Rage churned inside him and drove him onward.
A final scream and explosion of pain sent him lurching forward, and then he was rolling down a grassy hill. And it was over.
Only… he wasn’t dead.
The sunlight was burning his skin, smoke rising and pain shooting through his body. But it wasn’t from the spell that had kept him under Merlin’s watch—it was the sun! That could only mean that he was free. He’d done it, he had broken free from that paladin with the evil heart, and now… now… Now he was burning and had to get to the shadows!
He flung himself over, eyes searching, and saw a small village nearby. Already drained of energy, he stumbled forward, almost there… and then he collapsed. He hadn’t made it. All of that effort, wasted.
Each breath came harder than the last, the fire eating at him.

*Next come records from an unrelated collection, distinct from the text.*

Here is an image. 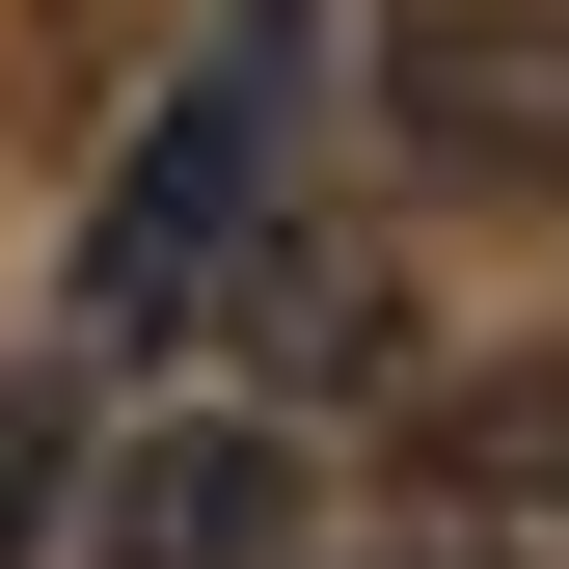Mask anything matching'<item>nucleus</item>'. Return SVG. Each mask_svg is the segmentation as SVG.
I'll return each mask as SVG.
<instances>
[{"label": "nucleus", "instance_id": "nucleus-1", "mask_svg": "<svg viewBox=\"0 0 569 569\" xmlns=\"http://www.w3.org/2000/svg\"><path fill=\"white\" fill-rule=\"evenodd\" d=\"M244 244H271V54H244V82H190V109L109 163V218H82V352L218 326V299H244Z\"/></svg>", "mask_w": 569, "mask_h": 569}, {"label": "nucleus", "instance_id": "nucleus-2", "mask_svg": "<svg viewBox=\"0 0 569 569\" xmlns=\"http://www.w3.org/2000/svg\"><path fill=\"white\" fill-rule=\"evenodd\" d=\"M380 136H407V190H461V218H569V28L542 0H435V28L380 54Z\"/></svg>", "mask_w": 569, "mask_h": 569}, {"label": "nucleus", "instance_id": "nucleus-3", "mask_svg": "<svg viewBox=\"0 0 569 569\" xmlns=\"http://www.w3.org/2000/svg\"><path fill=\"white\" fill-rule=\"evenodd\" d=\"M271 542H299V407H271V380L82 461V569H271Z\"/></svg>", "mask_w": 569, "mask_h": 569}, {"label": "nucleus", "instance_id": "nucleus-4", "mask_svg": "<svg viewBox=\"0 0 569 569\" xmlns=\"http://www.w3.org/2000/svg\"><path fill=\"white\" fill-rule=\"evenodd\" d=\"M435 516L461 542H516V569H569V352H488V380H435Z\"/></svg>", "mask_w": 569, "mask_h": 569}, {"label": "nucleus", "instance_id": "nucleus-5", "mask_svg": "<svg viewBox=\"0 0 569 569\" xmlns=\"http://www.w3.org/2000/svg\"><path fill=\"white\" fill-rule=\"evenodd\" d=\"M380 244H271V380H380Z\"/></svg>", "mask_w": 569, "mask_h": 569}, {"label": "nucleus", "instance_id": "nucleus-6", "mask_svg": "<svg viewBox=\"0 0 569 569\" xmlns=\"http://www.w3.org/2000/svg\"><path fill=\"white\" fill-rule=\"evenodd\" d=\"M0 569H82V407H54V380L0 407Z\"/></svg>", "mask_w": 569, "mask_h": 569}, {"label": "nucleus", "instance_id": "nucleus-7", "mask_svg": "<svg viewBox=\"0 0 569 569\" xmlns=\"http://www.w3.org/2000/svg\"><path fill=\"white\" fill-rule=\"evenodd\" d=\"M352 569H516V542H461V516H435V542H352Z\"/></svg>", "mask_w": 569, "mask_h": 569}]
</instances>
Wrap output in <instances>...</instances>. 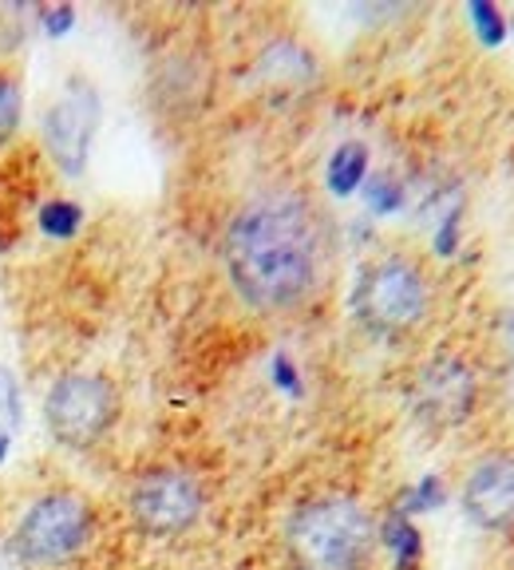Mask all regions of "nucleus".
I'll return each instance as SVG.
<instances>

The world was moving beneath him—wait, no, people were dragging him! The fire was gone and he was in the shade, and then a house. Everything was hazy, like a far off vision barely visible through a thick fog.
And then he felt it, the pulsing of blood, and before he knew it he tasted the warm liquid, was consuming it with vigor.
Energy was surging through him, his senses sharpening. He closed his eyes, enjoying the tingling of life as it filled him with purpose.
“Enough!” His eyes burst open and he shoved the man away, the man he’d been feeding on this whole time. “I—I’m sorry.”
“No, don’t be.” The man was weak, but the look in his eyes conveyed strength. Several men and women stood around him, two helping him to stand. “I offered myself freely, so that you could walk among us once again.”
Arthur stood tall, back to his old self. But something the man had just said brought the fog of confusion.
“I’m not sure I understand,” Arthur said. “It sounded like you just said, ‘again.’”
“You see, he doesn’t remember,” a woman at the man’s side said to him, then turned to Arthur. “We’ve waited a long time for you to return to us, brother.”
“And now,” the weakened man said with an excited grin, “you can remember who you are. Fight with us, so that Merlin will set our people free.”
Arthur couldn’t believe it at first. But as he took a step closer and assessed these men and women, he realized they looked familiar. Yes, the woman had a strong look to her, those fierce eyes were familiar from a time when he’d worked a field alongside her. The man too, something about him… Playing together as boys beside a stream, before his life had been taken in exchange for this curse of the night. These people had been his family.
“So, brother,” the man said, “are you with us?”